Prince Harry and Meghan Markle are reportedly seething after the royal family took another brutal step toward wiping away their old life inside the monarchy.
Their former Windsor home, Frogmore Cottage, is now set to be stripped of the lavish renovations the Sussexes made before they abandoned royal duty and launched their new life in California.
The move is more than a renovation project. It looks like a royal reset.
According to sources close to the couple who spoke to The Royalist, Harry and Meghan are furious that the Crown Estate plans to reverse the roughly $3 million makeover they once poured into the property. The home, once given to them by Queen Elizabeth II as a wedding gift, is reportedly being converted back into staff apartments.
In other words, the Sussex chapter at Frogmore is being scrubbed away brick by brick.
The cottage was renovated before Archie’s birth in 2019, when Harry and Meghan were still supposed to be full-time working royals. British taxpayers originally covered the huge bill because Frogmore was meant to be their official residence.

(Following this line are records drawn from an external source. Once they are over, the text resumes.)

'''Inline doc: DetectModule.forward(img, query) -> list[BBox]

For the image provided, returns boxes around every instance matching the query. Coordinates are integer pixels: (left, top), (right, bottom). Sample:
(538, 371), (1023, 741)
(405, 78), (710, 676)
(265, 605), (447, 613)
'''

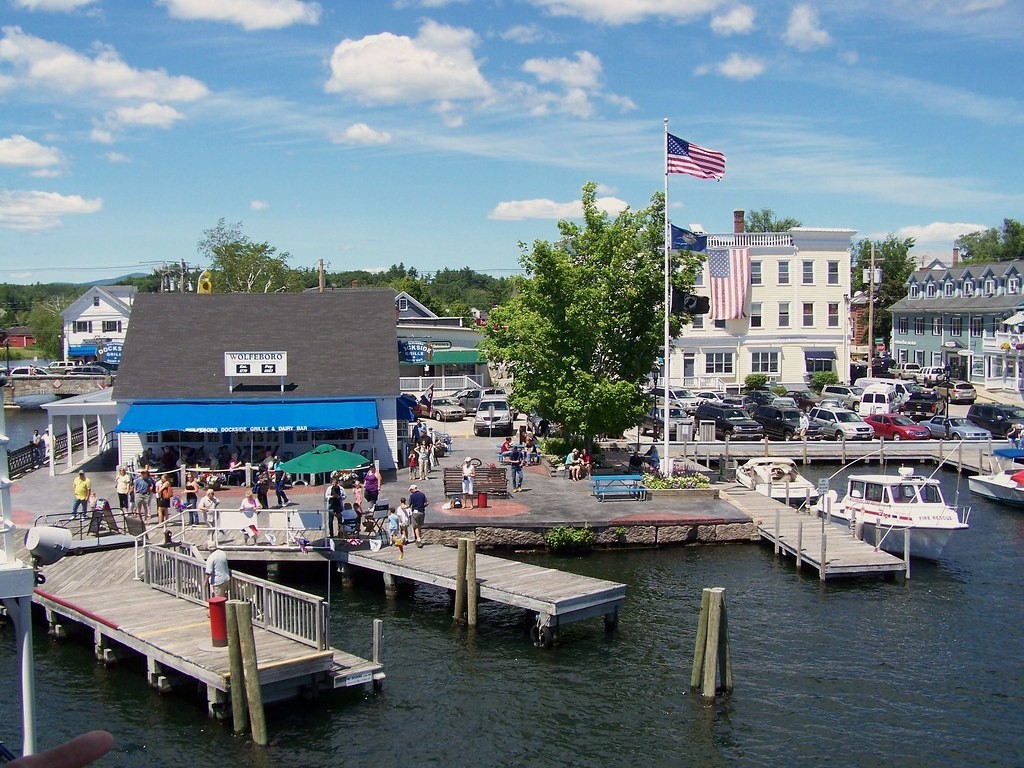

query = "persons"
(114, 444), (291, 618)
(3, 729), (115, 768)
(628, 451), (644, 475)
(749, 409), (754, 419)
(408, 419), (433, 480)
(945, 364), (951, 377)
(1007, 423), (1024, 450)
(648, 449), (660, 471)
(500, 416), (551, 492)
(794, 393), (800, 406)
(388, 485), (429, 548)
(29, 364), (97, 522)
(799, 412), (809, 440)
(461, 456), (476, 509)
(894, 394), (902, 414)
(325, 462), (382, 539)
(934, 398), (946, 415)
(565, 447), (591, 482)
(1009, 329), (1019, 343)
(889, 399), (895, 413)
(644, 445), (658, 455)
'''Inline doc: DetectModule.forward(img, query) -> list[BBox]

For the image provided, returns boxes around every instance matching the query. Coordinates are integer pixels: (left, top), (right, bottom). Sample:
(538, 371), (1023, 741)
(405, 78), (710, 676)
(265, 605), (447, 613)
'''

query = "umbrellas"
(279, 444), (371, 547)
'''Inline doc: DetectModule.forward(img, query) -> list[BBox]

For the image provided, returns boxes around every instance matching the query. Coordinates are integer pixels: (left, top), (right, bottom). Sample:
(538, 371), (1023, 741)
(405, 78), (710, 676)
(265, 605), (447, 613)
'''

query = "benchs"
(557, 467), (570, 479)
(444, 468), (509, 499)
(497, 450), (541, 463)
(590, 482), (648, 502)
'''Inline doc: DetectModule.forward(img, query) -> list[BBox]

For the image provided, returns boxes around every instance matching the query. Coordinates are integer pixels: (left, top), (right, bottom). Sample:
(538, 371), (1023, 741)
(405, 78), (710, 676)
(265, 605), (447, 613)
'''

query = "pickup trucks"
(459, 387), (519, 420)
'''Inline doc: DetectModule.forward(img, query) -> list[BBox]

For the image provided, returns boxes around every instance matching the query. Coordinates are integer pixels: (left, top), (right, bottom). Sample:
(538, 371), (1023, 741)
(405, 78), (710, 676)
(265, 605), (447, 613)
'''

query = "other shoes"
(419, 477), (422, 481)
(425, 477), (429, 480)
(518, 487), (522, 492)
(277, 504), (282, 507)
(283, 501), (290, 506)
(70, 515), (75, 519)
(513, 489), (517, 492)
(417, 541), (421, 547)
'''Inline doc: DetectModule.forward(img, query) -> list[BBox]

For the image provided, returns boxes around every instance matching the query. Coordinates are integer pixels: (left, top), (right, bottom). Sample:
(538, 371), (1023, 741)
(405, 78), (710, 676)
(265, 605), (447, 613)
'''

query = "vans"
(859, 385), (903, 417)
(854, 378), (925, 410)
(70, 366), (117, 375)
(45, 362), (75, 371)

But after the couple quit royal life, fled to North America, and began cashing in on their royal grievances, they repaid the money.
That apparently was not enough to save the home.

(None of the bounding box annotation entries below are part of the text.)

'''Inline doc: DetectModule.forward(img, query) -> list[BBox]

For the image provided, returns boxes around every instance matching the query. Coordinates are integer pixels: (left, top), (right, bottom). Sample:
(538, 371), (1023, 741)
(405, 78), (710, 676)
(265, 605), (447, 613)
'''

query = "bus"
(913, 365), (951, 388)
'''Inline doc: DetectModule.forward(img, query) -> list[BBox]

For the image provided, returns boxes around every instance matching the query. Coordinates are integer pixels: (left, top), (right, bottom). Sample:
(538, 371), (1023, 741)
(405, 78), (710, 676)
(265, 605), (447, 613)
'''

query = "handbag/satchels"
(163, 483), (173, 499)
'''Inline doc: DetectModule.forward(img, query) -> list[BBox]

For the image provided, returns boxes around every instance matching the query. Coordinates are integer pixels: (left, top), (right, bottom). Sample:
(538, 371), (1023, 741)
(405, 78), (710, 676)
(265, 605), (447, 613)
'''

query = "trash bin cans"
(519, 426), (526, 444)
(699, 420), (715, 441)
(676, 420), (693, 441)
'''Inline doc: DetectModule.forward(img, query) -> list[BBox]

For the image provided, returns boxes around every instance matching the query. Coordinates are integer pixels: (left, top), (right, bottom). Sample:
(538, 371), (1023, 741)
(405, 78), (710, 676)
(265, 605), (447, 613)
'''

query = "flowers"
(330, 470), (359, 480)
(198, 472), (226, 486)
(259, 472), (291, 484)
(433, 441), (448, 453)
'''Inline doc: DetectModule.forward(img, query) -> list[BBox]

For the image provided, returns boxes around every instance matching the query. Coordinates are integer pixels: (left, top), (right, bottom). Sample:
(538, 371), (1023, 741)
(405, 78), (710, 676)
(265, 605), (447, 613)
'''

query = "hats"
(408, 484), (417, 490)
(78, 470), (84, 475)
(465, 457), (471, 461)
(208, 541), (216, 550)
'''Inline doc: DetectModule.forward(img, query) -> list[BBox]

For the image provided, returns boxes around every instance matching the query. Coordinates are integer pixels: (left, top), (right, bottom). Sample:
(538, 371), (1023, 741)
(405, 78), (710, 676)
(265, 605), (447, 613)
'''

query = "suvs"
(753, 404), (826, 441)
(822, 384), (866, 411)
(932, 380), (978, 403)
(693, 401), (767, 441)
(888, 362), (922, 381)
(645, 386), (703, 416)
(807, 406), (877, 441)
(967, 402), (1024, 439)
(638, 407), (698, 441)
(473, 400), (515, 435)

Frogmore has reportedly sat empty since 2023, when Harry and Meghan were formally evicted after years of public attacks on the royal family through interviews, Netflix specials, and Harry’s explosive memoir.
Royal commentator Tom Sykes said the couple likely could have kept the cottage if they had not spent years “chucking rocks at the institution.”
That may be the most devastating part for the Sussexes.
Frogmore was not just a house. It was their last real foothold inside the royal world they walked away from, then repeatedly criticized from their mansion in Montecito.
Now, that foothold is gone.
Sources close to Harry and Meghan reportedly believe Queen Elizabeth would never have allowed the eviction while she was alive, claiming King Charles waited until after her death to force Harry out of the Windsor property.
Sykes said they may be right, arguing that the late queen hated confrontation and likely would not have wanted that particular family battle.
But he also said Harry was “incredibly naive” if he thought the palace would not strike back once the queen was gone.
And strike back it did.
To critics, the message from the palace could not be clearer: you cannot trash the family, profit from the crown, and still expect to keep a royal bolthole near Windsor Castle.
For Harry and Meghan, Frogmore’s fate is another humiliating reminder that royal privilege has limits.
They left the palace behind.
Now the palace is making sure there is almost nothing left of them behind.